Top of Source document
Compasses

Detailed instructions for teachers on conducting a hands-on lesson on compasses.

Concepts covered

• Earth Science
• Magnetism
• Engineering

Time

This activity requires about 30-45 minutes.

Background

The Chinese used magnetite (they called it tzuh shih, or loving stone, for its attractive properties) to develop north-south pointing devices as early as 200 B.C. Court magicians entertained royalty using magnetic spoons that would always point in the same direction. In England, these rocks were called lodestone (lode meaning to guide). In 1269, Peter Peregrinus documented the following characteristics that all magnets display:

1. Magnetic fields can act at a distance.
2. Magnets can only act on other magnetic materials.
3. Opposite poles attract and like poles repel.
4. When suspended, north poles point north and south poles point south.

With these observations, European sailors were able to navigate using needles that were magnetized by lodestone. Their north-south orientation was used for navigation, though the Chinese used these stones to create compasses a few centuries earlier.

Why do this in your classroom?
Bottom of Source document
Top of Data to examine
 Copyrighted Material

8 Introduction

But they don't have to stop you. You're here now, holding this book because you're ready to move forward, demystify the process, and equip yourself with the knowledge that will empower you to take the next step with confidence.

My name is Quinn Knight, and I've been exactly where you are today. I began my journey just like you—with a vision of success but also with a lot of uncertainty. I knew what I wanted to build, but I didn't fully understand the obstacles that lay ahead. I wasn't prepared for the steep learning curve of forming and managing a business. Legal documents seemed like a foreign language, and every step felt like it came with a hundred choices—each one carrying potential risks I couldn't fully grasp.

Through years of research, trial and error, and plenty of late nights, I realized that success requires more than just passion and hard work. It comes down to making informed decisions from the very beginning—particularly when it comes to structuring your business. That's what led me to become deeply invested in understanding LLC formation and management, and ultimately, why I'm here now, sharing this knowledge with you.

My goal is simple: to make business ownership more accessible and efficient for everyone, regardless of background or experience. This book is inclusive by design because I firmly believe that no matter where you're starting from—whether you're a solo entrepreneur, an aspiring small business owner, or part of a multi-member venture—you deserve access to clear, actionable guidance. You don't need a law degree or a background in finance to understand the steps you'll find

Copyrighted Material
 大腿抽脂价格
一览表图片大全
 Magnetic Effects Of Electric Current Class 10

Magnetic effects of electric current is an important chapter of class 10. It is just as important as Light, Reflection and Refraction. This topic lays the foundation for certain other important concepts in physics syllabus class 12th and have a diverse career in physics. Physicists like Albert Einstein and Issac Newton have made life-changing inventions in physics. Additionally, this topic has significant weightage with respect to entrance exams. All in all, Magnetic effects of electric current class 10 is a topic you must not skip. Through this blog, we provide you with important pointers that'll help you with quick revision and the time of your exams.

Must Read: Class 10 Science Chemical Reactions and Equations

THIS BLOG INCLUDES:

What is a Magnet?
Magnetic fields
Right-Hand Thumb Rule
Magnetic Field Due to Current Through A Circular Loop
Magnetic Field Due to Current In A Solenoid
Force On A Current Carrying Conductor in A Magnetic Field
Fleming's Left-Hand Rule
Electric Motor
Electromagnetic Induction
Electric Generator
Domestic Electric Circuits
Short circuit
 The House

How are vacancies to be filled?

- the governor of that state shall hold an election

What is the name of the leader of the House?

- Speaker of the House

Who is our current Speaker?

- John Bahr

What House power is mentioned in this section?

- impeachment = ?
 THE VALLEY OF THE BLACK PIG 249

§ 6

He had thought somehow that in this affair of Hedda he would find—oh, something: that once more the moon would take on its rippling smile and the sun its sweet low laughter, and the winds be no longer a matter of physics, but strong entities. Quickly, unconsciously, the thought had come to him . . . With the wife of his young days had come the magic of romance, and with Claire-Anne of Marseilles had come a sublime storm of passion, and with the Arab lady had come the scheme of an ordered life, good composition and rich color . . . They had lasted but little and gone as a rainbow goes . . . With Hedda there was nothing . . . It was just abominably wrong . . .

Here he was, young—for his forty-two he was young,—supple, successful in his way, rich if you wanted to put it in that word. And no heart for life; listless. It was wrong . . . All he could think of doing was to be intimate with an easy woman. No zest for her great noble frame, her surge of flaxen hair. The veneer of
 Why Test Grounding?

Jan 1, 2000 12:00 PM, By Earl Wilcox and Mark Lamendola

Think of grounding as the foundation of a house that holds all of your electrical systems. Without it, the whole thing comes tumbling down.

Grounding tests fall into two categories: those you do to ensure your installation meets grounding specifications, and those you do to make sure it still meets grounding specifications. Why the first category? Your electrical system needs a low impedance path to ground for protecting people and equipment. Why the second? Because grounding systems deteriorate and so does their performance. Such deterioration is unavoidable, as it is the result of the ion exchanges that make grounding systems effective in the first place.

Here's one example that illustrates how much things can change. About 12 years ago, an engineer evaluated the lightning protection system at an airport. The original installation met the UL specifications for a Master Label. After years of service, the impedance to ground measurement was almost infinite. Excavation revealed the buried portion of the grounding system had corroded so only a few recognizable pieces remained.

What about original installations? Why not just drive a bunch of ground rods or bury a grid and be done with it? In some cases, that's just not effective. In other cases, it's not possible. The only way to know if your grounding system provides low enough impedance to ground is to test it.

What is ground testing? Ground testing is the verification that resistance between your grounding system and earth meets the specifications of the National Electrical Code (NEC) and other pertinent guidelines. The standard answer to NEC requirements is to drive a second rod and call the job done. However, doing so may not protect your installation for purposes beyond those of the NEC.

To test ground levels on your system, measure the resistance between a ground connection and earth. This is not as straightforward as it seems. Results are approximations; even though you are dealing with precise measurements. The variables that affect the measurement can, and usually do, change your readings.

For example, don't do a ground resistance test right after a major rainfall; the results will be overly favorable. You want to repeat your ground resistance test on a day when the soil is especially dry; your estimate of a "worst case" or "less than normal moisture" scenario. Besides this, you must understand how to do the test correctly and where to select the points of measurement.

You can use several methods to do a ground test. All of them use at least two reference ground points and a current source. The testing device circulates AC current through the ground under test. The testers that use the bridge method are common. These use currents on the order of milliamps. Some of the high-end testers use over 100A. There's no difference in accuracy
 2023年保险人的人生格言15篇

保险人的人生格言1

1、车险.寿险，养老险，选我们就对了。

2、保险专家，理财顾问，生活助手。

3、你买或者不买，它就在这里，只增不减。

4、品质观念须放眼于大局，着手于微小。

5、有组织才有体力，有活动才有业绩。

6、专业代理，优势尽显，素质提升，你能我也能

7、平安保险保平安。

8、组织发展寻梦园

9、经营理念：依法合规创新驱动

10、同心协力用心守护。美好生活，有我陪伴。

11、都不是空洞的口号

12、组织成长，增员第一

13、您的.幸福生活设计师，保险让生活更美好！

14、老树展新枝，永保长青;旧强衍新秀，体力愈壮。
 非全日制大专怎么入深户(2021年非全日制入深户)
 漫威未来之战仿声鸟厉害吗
Bottom of Data to examine
Tasks to perform:
(a) What are all the characteristics of magnets that Peter Peregrinus documented, according to the compasses lesson?
(b) Answer these questions from the compasses lesson:
(i) How long does the activity take?
(ii) What name did the Chinese give to magnetite?
(iii) In what year did Peter Peregrinus document the characteristics of magnets?
(c) How would you translate this sentence from the compasses lesson into Spanish: "Court magicians entertained royalty using magnetic spoons that would always point in the same direction."?

Replies:
(a)
1. Magnetic fields can act at a distance.
2. Magnets can only act on other magnetic materials.
3. Opposite poles attract and like poles repel.
4. When suspended, north poles point north and south poles point south.

(b)
(i) About 30-45 minutes.
(ii) Tzuh shih, or loving stone.
(iii) 1269.

(c) Los magos de la corte entretenían a la realeza con cucharas magnéticas que siempre apuntaban en la misma dirección.